# Work item:
Each record must appear in the answer exactly as given.

══ Input data

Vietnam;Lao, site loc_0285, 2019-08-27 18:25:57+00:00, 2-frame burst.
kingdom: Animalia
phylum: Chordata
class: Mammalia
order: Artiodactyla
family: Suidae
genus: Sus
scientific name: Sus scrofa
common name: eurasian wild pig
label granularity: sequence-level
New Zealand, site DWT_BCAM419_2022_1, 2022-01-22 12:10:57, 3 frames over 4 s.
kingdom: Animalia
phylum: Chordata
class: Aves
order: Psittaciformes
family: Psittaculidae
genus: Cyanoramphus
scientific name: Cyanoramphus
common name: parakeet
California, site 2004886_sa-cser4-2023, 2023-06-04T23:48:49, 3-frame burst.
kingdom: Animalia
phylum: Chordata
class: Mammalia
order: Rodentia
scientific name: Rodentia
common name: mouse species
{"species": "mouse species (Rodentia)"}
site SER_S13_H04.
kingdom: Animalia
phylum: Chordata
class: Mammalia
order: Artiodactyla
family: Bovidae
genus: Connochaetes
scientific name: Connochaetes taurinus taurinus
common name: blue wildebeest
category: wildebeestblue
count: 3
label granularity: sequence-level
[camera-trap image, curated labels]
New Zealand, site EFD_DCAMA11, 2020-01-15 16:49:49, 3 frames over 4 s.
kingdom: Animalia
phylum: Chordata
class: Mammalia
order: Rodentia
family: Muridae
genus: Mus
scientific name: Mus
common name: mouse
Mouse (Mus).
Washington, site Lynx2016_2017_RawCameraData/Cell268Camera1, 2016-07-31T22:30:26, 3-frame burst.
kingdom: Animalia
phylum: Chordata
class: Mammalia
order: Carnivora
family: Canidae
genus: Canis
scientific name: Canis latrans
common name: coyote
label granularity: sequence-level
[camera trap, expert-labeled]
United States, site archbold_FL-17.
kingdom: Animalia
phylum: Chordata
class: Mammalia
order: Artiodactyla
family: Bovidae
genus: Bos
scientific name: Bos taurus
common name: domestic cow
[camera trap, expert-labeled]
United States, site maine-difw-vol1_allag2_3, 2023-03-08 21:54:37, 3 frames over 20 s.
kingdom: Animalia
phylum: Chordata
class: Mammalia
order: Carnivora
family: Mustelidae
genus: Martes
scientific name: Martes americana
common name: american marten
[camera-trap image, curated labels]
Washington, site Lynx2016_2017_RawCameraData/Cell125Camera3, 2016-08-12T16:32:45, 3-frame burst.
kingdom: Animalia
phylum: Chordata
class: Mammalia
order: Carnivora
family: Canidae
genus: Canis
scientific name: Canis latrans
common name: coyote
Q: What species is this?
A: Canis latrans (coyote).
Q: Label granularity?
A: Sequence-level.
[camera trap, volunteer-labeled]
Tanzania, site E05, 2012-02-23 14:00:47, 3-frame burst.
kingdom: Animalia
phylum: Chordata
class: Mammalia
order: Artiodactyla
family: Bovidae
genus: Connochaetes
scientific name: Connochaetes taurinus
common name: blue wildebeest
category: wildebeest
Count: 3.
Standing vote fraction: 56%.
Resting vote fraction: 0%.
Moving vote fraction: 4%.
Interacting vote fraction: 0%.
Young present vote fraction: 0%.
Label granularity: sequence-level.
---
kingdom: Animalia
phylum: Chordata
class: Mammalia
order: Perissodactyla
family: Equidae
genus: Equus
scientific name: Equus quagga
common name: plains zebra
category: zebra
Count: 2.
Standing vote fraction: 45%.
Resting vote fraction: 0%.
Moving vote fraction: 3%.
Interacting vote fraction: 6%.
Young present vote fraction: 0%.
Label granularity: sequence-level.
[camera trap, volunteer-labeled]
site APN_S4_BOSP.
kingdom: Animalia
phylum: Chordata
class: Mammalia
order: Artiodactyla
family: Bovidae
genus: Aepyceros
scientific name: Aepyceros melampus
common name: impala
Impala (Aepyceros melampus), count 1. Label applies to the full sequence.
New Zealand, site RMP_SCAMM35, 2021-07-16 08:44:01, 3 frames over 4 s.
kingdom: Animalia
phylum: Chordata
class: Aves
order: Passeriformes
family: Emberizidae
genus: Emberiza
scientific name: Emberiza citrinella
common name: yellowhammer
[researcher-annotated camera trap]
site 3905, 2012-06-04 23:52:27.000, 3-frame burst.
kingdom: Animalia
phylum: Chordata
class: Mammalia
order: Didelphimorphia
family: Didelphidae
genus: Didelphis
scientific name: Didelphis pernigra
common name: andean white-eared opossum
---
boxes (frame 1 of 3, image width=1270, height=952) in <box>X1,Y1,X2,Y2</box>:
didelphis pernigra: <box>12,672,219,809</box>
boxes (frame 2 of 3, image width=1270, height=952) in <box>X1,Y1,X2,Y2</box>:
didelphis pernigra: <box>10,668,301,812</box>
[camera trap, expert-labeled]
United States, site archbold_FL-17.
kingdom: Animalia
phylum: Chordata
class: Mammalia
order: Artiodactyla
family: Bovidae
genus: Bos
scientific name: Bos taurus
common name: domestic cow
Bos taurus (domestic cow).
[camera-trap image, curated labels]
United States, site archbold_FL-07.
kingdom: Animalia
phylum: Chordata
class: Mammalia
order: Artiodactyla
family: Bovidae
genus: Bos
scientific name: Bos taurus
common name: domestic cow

════

# Solution to this problem:
Vietnam;Lao, site loc_0285, 2019-08-27 18:25:57+00:00, 2-frame burst.
kingdom: Animalia
phylum: Chordata
class: Mammalia
order: Artiodactyla
family: Suidae
genus: Sus
scientific name: Sus scrofa
common name: eurasian wild pig
label granularity: sequence-level
New Zealand, site DWT_BCAM419_2022_1, 2022-01-22 12:10:57, 3 frames over 4 s.
kingdom: Animalia
phylum: Chordata
class: Aves
order: Psittaciformes
family: Psittaculidae
genus: Cyanoramphus
scientific name: Cyanoramphus
common name: parakeet
California, site 2004886_sa-cser4-2023, 2023-06-04T23:48:49, 3-frame burst.
kingdom: Animalia
phylum: Chordata
class: Mammalia
order: Rodentia
scientific name: Rodentia
common name: mouse species
{"species": "mouse species (Rodentia)"}
site SER_S13_H04.
kingdom: Animalia
phylum: Chordata
class: Mammalia
order: Artiodactyla
family: Bovidae
genus: Connochaetes
scientific name: Connochaetes taurinus taurinus
common name: blue wildebeest
category: wildebeestblue
count: 3
label granularity: sequence-level
[camera-trap image, curated labels]
New Zealand, site EFD_DCAMA11, 2020-01-15 16:49:49, 3 frames over 4 s.
kingdom: Animalia
phylum: Chordata
class: Mammalia
order: Rodentia
family: Muridae
genus: Mus
scientific name: Mus
common name: mouse
Mouse (Mus).
Washington, site Lynx2016_2017_RawCameraData/Cell268Camera1, 2016-07-31T22:30:26, 3-frame burst.
kingdom: Animalia
phylum: Chordata
class: Mammalia
order: Carnivora
family: Canidae
genus: Canis
scientific name: Canis latrans
common name: coyote
label granularity: sequence-level
[camera trap, expert-labeled]
United States, site archbold_FL-17.
kingdom: Animalia
phylum: Chordata
class: Mammalia
order: Artiodactyla
family: Bovidae
genus: Bos
scientific name: Bos taurus
common name: domestic cow
[camera trap, expert-labeled]
United States, site maine-difw-vol1_allag2_3, 2023-03-08 21:54:37, 3 frames over 20 s.
kingdom: Animalia
phylum: Chordata
class: Mammalia
order: Carnivora
family: Mustelidae
genus: Martes
scientific name: Martes americana
common name: american marten
[camera-trap image, curated labels]
Washington, site Lynx2016_2017_RawCameraData/Cell125Camera3, 2016-08-12T16:32:45, 3-frame burst.
kingdom: Animalia
phylum: Chordata
class: Mammalia
order: Carnivora
family: Canidae
genus: Canis
scientific name: Canis latrans
common name: coyote
Q: What species is this?
A: Canis latrans (coyote).
Q: Label granularity?
A: Sequence-level.
[camera trap, volunteer-labeled]
Tanzania, site E05, 2012-02-23 14:00:47, 3-frame burst.
kingdom: Animalia
phylum: Chordata
class: Mammalia
order: Artiodactyla
family: Bovidae
genus: Connochaetes
scientific name: Connochaetes taurinus
common name: blue wildebeest
category: wildebeest
Count: 3.
Standing vote fraction: 56%.
Resting vote fraction: 0%.
Moving vote fraction: 4%.
Interacting vote fraction: 0%.
Young present vote fraction: 0%.
Label granularity: sequence-level.
---
kingdom: Animalia
phylum: Chordata
class: Mammalia
order: Perissodactyla
family: Equidae
genus: Equus
scientific name: Equus quagga
common name: plains zebra
category: zebra
Count: 2.
Standing vote fraction: 45%.
Resting vote fraction: 0%.
Moving vote fraction: 3%.
Interacting vote fraction: 6%.
Young present vote fraction: 0%.
Label granularity: sequence-level.
[camera trap, volunteer-labeled]
site APN_S4_BOSP.
kingdom: Animalia
phylum: Chordata
class: Mammalia
order: Artiodactyla
family: Bovidae
genus: Aepyceros
scientific name: Aepyceros melampus
common name: impala
Impala (Aepyceros melampus), count 1. Label applies to the full sequence.
New Zealand, site RMP_SCAMM35, 2021-07-16 08:44:01, 3 frames over 4 s.
kingdom: Animalia
phylum: Chordata
class: Aves
order: Passeriformes
family: Emberizidae
genus: Emberiza
scientific name: Emberiza citrinella
common name: yellowhammer
[researcher-annotated camera trap]
site 3905, 2012-06-04 23:52:27.000, 3-frame burst.
kingdom: Animalia
phylum: Chordata
class: Mammalia
order: Didelphimorphia
family: Didelphidae
genus: Didelphis
scientific name: Didelphis pernigra
common name: andean white-eared opossum
---
boxes (frame 1 of 3, image width=1270, height=952) in <box>X1,Y1,X2,Y2</box>:
didelphis pernigra: <box>12,672,219,809</box>
boxes (frame 2 of 3, image width=1270, height=952) in <box>X1,Y1,X2,Y2</box>:
didelphis pernigra: <box>10,668,301,812</box>
[camera trap, expert-labeled]
United States, site archbold_FL-17.
kingdom: Animalia
phylum: Chordata
class: Mammalia
order: Artiodactyla
family: Bovidae
genus: Bos
scientific name: Bos taurus
common name: domestic cow
Bos taurus (domestic cow).
[camera-trap image, curated labels]
United States, site archbold_FL-07.
kingdom: Animalia
phylum: Chordata
class: Mammalia
order: Artiodactyla
family: Bovidae
genus: Bos
scientific name: Bos taurus
common name: domestic cow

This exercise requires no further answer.